At the heart of these anecdotes lies a man who, internally, wonders where he went wrong. Upon the heart attack of the business client, Stoner’s partner is of course terrified that the man will die. Stoner’s reaction is actually a rather cold one; he doesn’t care that the man will die, and if he does, yes he’s losing a major client, but also, the guy kind of deserves it. Ouch. Upon this cold reaction, I feel that this is where the film’s focus really takes off. What has led him here? Has his success clouded his morality? Stoner is haunted by his days in the war, but also has a longing for his glory days.
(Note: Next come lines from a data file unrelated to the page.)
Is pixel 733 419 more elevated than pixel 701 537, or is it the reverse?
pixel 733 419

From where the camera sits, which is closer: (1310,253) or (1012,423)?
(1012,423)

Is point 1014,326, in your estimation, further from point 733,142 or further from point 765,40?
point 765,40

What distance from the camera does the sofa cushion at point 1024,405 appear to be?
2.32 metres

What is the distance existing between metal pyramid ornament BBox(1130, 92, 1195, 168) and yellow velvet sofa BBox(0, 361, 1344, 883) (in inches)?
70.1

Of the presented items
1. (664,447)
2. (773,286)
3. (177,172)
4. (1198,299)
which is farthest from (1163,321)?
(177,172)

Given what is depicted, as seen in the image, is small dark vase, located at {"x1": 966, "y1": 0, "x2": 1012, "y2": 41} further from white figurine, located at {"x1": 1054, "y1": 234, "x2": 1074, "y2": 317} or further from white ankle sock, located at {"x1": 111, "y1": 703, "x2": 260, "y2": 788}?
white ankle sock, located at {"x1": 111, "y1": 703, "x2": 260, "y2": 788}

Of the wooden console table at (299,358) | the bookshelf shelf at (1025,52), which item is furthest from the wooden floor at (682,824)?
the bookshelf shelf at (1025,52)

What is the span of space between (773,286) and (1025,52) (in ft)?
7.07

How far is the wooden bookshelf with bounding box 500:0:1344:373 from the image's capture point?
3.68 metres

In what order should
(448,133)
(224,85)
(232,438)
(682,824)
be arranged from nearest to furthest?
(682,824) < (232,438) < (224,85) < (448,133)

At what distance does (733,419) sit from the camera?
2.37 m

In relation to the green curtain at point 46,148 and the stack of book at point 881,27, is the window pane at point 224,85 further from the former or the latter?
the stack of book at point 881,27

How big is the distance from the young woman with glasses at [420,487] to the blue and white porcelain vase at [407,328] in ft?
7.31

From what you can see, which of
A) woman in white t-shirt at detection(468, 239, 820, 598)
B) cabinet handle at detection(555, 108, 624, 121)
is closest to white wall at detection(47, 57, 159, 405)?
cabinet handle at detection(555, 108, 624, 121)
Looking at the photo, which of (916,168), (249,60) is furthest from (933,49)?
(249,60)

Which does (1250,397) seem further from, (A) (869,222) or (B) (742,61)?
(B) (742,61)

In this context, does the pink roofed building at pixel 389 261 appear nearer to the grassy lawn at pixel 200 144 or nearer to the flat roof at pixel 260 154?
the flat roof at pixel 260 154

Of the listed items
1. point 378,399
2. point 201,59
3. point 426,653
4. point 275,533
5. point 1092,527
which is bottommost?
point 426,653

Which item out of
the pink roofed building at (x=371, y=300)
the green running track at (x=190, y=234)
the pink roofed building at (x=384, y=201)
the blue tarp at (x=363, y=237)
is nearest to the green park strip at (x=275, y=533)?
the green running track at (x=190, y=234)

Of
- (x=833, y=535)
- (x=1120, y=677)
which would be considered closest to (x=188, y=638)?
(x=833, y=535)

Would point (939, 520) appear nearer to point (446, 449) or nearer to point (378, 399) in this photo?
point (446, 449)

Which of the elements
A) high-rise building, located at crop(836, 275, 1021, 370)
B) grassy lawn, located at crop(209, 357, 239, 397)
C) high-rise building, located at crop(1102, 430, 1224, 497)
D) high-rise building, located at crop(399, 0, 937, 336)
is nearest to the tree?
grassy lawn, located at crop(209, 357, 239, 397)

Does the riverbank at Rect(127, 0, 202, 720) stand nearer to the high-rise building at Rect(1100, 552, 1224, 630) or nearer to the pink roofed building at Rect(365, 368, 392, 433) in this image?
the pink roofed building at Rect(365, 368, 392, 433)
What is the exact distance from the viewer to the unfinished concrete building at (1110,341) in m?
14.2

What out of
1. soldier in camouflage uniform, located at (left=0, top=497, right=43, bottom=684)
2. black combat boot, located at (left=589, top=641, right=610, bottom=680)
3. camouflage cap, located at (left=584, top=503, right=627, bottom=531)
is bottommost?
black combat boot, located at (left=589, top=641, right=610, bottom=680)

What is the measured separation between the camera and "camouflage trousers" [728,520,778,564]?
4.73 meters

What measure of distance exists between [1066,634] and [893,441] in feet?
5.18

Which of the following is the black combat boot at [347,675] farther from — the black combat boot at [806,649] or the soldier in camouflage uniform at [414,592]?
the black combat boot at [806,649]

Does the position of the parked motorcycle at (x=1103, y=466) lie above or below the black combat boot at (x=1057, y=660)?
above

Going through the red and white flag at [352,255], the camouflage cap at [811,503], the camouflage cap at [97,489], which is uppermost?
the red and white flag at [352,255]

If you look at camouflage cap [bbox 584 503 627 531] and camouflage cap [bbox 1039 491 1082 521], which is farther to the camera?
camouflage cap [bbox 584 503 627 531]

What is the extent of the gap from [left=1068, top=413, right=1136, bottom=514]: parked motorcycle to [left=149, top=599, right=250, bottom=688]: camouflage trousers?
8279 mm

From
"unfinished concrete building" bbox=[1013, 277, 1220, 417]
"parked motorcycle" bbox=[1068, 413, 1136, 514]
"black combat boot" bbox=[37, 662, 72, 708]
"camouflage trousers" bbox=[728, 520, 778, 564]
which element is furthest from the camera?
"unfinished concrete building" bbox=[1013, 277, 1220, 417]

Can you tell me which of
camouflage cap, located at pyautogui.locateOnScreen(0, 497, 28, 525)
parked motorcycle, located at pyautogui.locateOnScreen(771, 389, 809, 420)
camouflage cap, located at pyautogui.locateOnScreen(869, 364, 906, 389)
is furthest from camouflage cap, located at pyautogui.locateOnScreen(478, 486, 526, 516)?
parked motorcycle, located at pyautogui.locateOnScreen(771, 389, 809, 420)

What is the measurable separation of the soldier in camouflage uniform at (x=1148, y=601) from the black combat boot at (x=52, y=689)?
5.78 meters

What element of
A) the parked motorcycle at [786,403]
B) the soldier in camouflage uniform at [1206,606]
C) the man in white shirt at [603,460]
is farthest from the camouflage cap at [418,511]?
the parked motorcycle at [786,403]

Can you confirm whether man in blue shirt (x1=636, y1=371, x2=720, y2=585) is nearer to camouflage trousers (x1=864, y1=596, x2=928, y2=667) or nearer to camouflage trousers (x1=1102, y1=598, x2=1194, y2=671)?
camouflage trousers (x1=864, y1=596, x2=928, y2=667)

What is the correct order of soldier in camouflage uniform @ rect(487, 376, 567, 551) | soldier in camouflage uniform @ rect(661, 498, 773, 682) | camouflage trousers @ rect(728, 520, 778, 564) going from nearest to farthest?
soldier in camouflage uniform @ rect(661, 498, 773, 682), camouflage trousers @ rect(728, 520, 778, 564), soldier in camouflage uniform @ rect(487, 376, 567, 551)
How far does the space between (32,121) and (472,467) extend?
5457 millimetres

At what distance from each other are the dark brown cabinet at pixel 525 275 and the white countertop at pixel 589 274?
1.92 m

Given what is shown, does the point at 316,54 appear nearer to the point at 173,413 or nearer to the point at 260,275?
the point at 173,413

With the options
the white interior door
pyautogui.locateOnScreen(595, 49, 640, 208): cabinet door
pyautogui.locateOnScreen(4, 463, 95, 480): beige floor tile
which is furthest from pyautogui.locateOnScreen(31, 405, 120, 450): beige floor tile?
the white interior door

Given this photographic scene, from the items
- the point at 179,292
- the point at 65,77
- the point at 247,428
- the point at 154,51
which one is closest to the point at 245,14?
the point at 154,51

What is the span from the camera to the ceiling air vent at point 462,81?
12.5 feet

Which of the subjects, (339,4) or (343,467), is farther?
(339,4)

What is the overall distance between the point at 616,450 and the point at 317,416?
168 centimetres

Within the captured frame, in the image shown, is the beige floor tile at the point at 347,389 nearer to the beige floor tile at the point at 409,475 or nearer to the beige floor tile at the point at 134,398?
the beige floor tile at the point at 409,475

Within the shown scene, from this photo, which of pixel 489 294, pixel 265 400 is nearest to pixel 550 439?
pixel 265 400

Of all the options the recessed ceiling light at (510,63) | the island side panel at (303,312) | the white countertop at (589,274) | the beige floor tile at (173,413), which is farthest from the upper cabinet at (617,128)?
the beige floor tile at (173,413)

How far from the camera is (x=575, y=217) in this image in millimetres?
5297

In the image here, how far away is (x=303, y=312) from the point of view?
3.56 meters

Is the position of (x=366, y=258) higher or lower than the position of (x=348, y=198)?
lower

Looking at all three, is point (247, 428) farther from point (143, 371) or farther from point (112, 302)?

Save the Tiger has a lot of commentary, and it covers a lot of ground. It also has quite a bit going on, which is strange for a film that ultimately isn’t about… much. This film probably won’t be for everyone because it doesn’t have a cut-and-dry storyline. That doesn’t bother me so much though, because what the film is going for is a slice of life, and in this case, it’s the life of a man who is filled with regret and longing. A man who has made a name and a career for himself, but wishes that he had done things differently. Whenever he finally meets up with said prostitute/hippie in the final act of the film, it is probably the best he’s felt in a long while- and yes, he does have a wife at home. Yet this woman is a free spirit, and for the first time in a long time, so is he.

Save the Tiger is directed by John G. Avildsen, who would go on to direct the best Rocky movie, and the worst, Rocky V. How these two films came from the same man is a mystery to me, but the film is well written and thoroughly well acted. For a movie about… not much, it managed to hold my interest. Perhaps because of Lemmon’s pitch-perfect, commanding performance.